What does a Pattern Engineer do and what drew you to the role?
A Pattern Engineer turns 2D fabric into 3D clothing through the creation of cutting patterns that fit and hang on the body in a beautiful and comfortable way, as well as finding the optimal use of the fabric for that garment. We also coordinate with design and production to ensure garments are brought to market as intended and within budget.
I’ve always loved creating things with my hands and find the particular challenge of making flat patterns and fabric fit around the complex shapes of the body to be especially interesting. It has to look beautiful while allowing the body to move in complex ways.
Describe a typical day for you at ZyseMe.
Most of my days are spent ensuring that our patterns and those of our clients are integrated into our system, liaising with producers to ensure they have all the information they need to produce quickly and efficiently, and finding new ways to provide the best fit for our clients’ customers.
How does your role at a fashion tech startup differ from a more traditional fashion producer?
The fashion industry is simultaneously at the forefront of innovation and stagnating in traditional practices that no longer make sense. Working in fashion tech means that nothing can be taken for granted, no tradition is too sacred, and every process can be challenged. A lot of my work is centered around rethinking how we produce clothing and how to automate it while still retaining the traditions of handcraft that signify a well-made garment.
What impact do you hope ZyseMe will have on the fashion industry?
Mass-produced and standard-sized clothing are not made with the consumer in mind. They are created using production processes that make it easier for manufacturers to make huge amounts of similar products. ZyseMe recenters the customer in the product development process.
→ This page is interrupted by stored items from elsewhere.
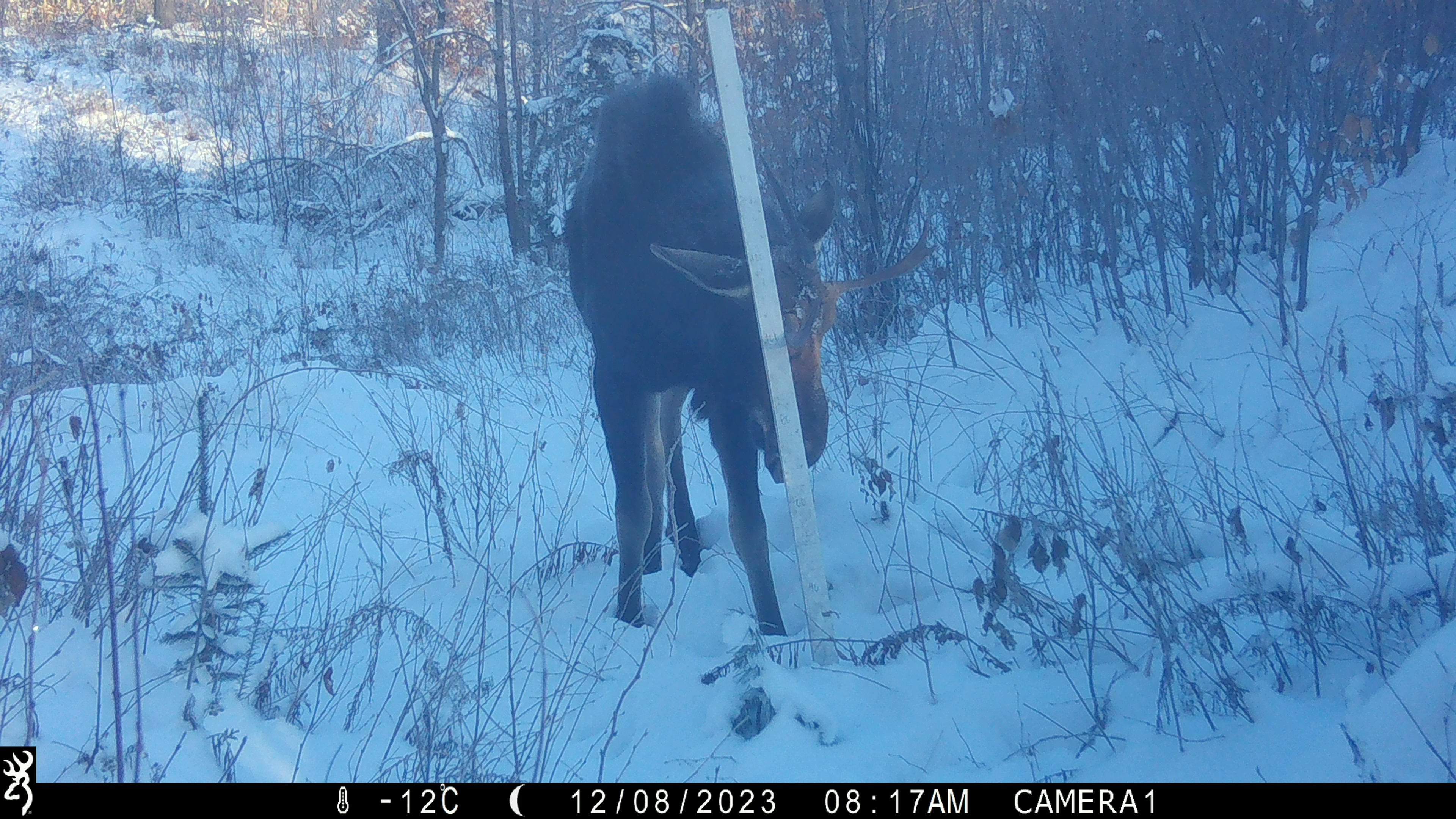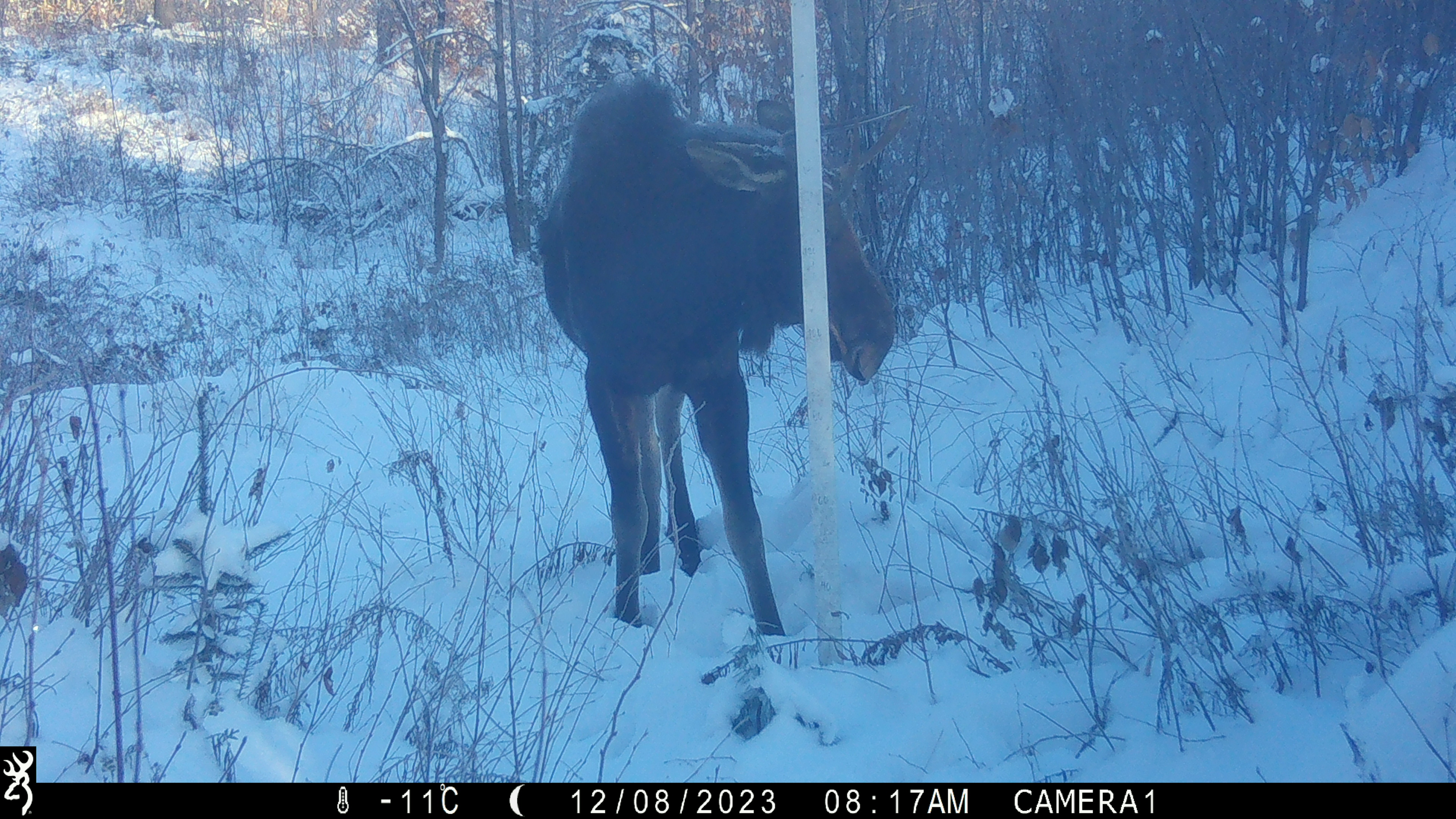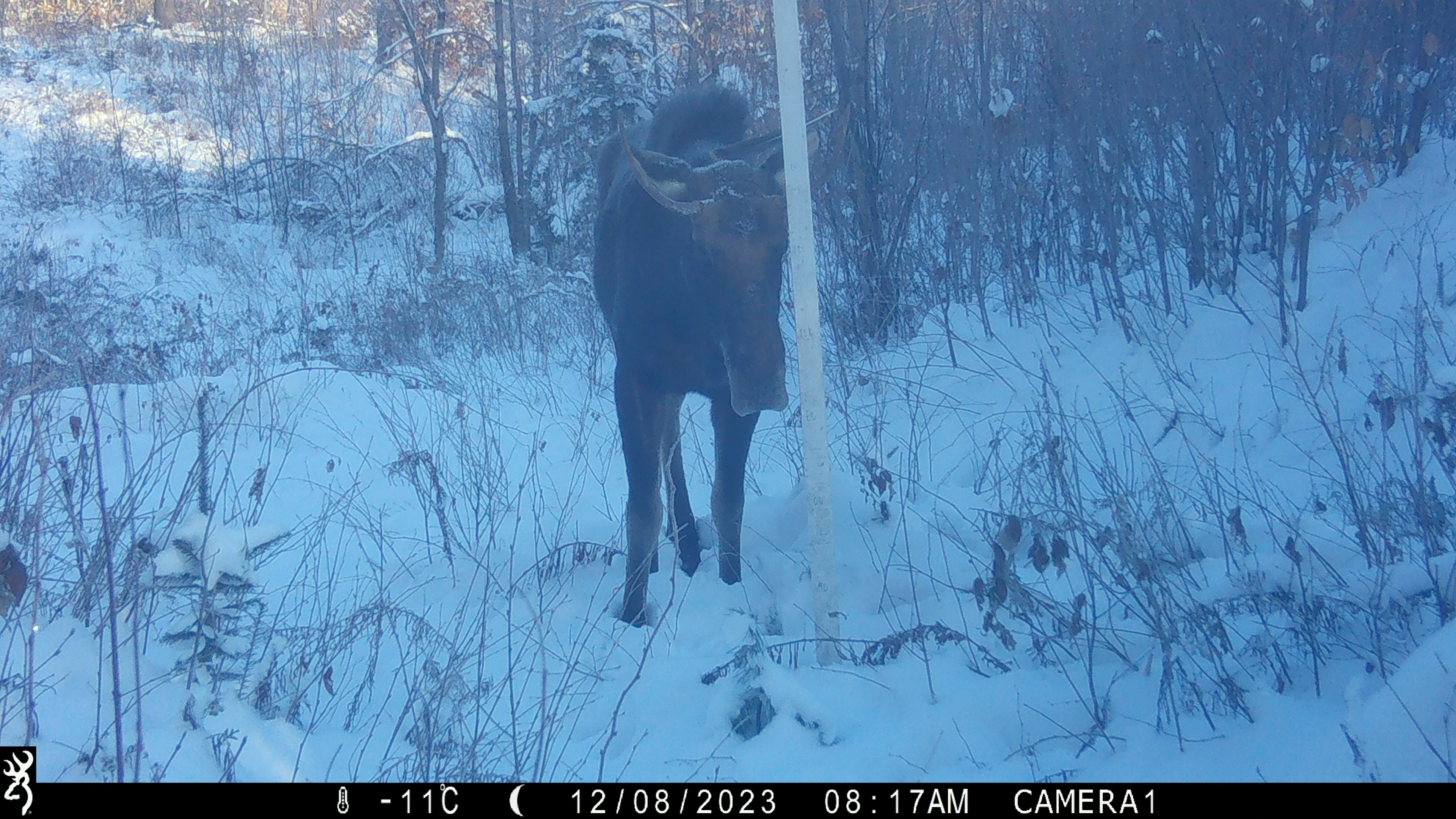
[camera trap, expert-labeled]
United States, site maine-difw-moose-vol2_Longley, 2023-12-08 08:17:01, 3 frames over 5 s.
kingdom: Animalia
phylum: Chordata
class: Mammalia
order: Artiodactyla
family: Cervidae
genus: Alces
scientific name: Alces alces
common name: moose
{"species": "moose (Alces alces)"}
As we expand our network of producers, we will have more opportunities for small-batch, on-demand products that meet the customer’s preferences, while eliminating the need for massive overstocks.
How else do you see the fashion industry evolving?
Just like we’re seeing in tech startups, some very old business concepts are being rethought with the technology of the 21st century. Since the industrial revolution we’ve been centralizing and growing production to massive amounts by a few big companies. I see a push back towards smaller, localized and interconnected production webs for mass-market products, and a continued growth of small local businesses providing a more human experience. Both enabled by technology and personalization but offering different experiences depending on whether the consumer will interact directly with a human or AI.
How might ZyseMe affect your personal shopping habits in future?
In recent years I’ve tried on a lot of clothing that I loved the style of but the fit was horrible. As brands start to produce more sustainably and with products that are also customized to fit me, I’d be more likely to buy in stores again.
How would you describe your personal style?
My personal style shifts between slightly masculine business–casual to bright prints and vintage dresses. My favorite piece is a quilted floral bomber jacket I made a few years ago. About 2 years ago I made a conscious decision to try and make or rework the majority of my clothes rather than buying new. I’ve become more and more uninspired with the fashion I see in most stores and want my clothes to be unique. So as an accomplished sewer, it just makes sense to use my skills in this way.